There on a hill above the First United Methodist Church, I remembered how much I like cemeteries, and the older the better. This cemetery contains the grave of at least one Revolutionary War veteran, which is something you don’t see very often in these Western North Carolina graveyards.

I found the grave of Silas McDowell, and it got me to wondering why his wife and the rest of his family weren’t buried there along with him. Add that to my long list of things to investigate.

Anyhow, I sat down and had a little talk with Silas. We go back a long ways and never run out of things to be amazed at. I talked about how these mountains have changed. And I talked about how they’ve stayed the same - more so than most people realize. And he was glad to hear it.



Leaving Silas, I ambled through the cemetery in search of other stories. On the stone marking the grave of James Robinson, I read "If the actions of a good man can endear his memory, this stone will be often visited."

Nearby, a matched pair of stones told the story of yet another damnable war. In a span of less than four months, John and Mary Siler lost two sons to the Civil War. James Wimer Siler died April 8, 1862 in Petersburg, Virginia.
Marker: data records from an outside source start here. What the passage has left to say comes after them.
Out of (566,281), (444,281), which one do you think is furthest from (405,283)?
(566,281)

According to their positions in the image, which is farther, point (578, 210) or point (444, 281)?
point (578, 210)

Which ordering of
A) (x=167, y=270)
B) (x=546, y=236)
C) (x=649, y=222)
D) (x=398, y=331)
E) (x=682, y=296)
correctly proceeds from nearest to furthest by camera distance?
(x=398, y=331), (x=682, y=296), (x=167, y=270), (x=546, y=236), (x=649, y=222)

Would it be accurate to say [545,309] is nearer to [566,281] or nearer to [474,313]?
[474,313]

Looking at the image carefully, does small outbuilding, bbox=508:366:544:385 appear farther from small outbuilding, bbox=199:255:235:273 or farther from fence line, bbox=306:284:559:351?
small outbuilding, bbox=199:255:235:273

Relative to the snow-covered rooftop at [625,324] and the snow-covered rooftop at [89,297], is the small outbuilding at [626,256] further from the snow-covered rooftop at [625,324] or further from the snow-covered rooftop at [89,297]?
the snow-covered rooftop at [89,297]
William Theodore Siler died July 24, 1862 in Richmond, Virginia. Enough said.



A cemetery is a good place to be, alright, especially if you’re above ground rather than under. I know I’m not alone in my enjoyment of cemeteries. Once again, no matter your field of interest, the web will hook you up with like-minded souls.
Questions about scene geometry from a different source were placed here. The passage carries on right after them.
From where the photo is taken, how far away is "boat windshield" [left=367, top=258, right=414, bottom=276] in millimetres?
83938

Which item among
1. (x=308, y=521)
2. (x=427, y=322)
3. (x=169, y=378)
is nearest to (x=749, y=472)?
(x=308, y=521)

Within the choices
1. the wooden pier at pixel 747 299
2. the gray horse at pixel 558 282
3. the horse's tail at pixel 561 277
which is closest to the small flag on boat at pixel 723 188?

Take, for instance, the Cemetery Club Blog, by the editor of Epitaphs Magazine. After a quick review of this site, I find that my enthusiasm for cemeteries pales in comparison to that of the dedicated taphophiles of the world.
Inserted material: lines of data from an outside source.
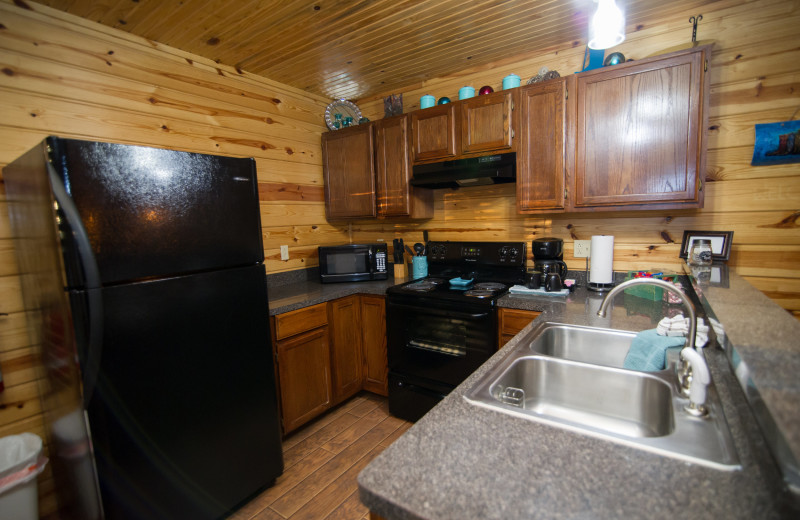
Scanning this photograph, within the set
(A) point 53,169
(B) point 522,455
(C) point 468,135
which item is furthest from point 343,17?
(B) point 522,455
Or check out the Cemetery Lovers Headquarters:
The group for anyone who loves cemeteries! Whether your hobby is headstone rubbing, genealogy, family history, cemetery photography, cemetery preservation, or any aspect of cemeteries, this is the place to be!

Cemetery Lovers provides a link to a collection of odd gravestone epitaphs, including this one, seen in a London cemetery:

Ann Mann
Here lies Ann Mann,
Who lived an old maid
But died an old Mann
Dec. 8, 1767

Who says cemeteries can’t be fun?

4 comments:

Duck Hunter said...

I also love exploring old cemeteries. You posted some great photos and, as always, had some interesting stories.

Duck Hunter said...

I also love exploring old cemeteries. There are so many great stories there. You just have to slow down and find them... as you have done here. Great stories and great photos.

Anonymous said...

One of my favorite places is the Thyatira Church graveyard outside Salisbury. There is a monument there to a woman who gave, as the story goes, all the gold and silver coin she had to Francis Marion so that he could maintain his ragtag little army in its harrying of Tarleton and Cornwallis. The monument is to her memory from grateful citizens; happily she lived to see our independence.

Class of '74

GULAHIYI said...

That was from the Revolution that was not televised, right? I don't think I've been to that church, but what a great story. Francis Marion came through here when the Cherokee villages along the Little Tennesee were wiped out in 1761. Apparently, he thought the treatment of the Cherokees was excessively harsh and he expressed his grief over the situation veryu eloquently. That quote's on the blog here somewhere.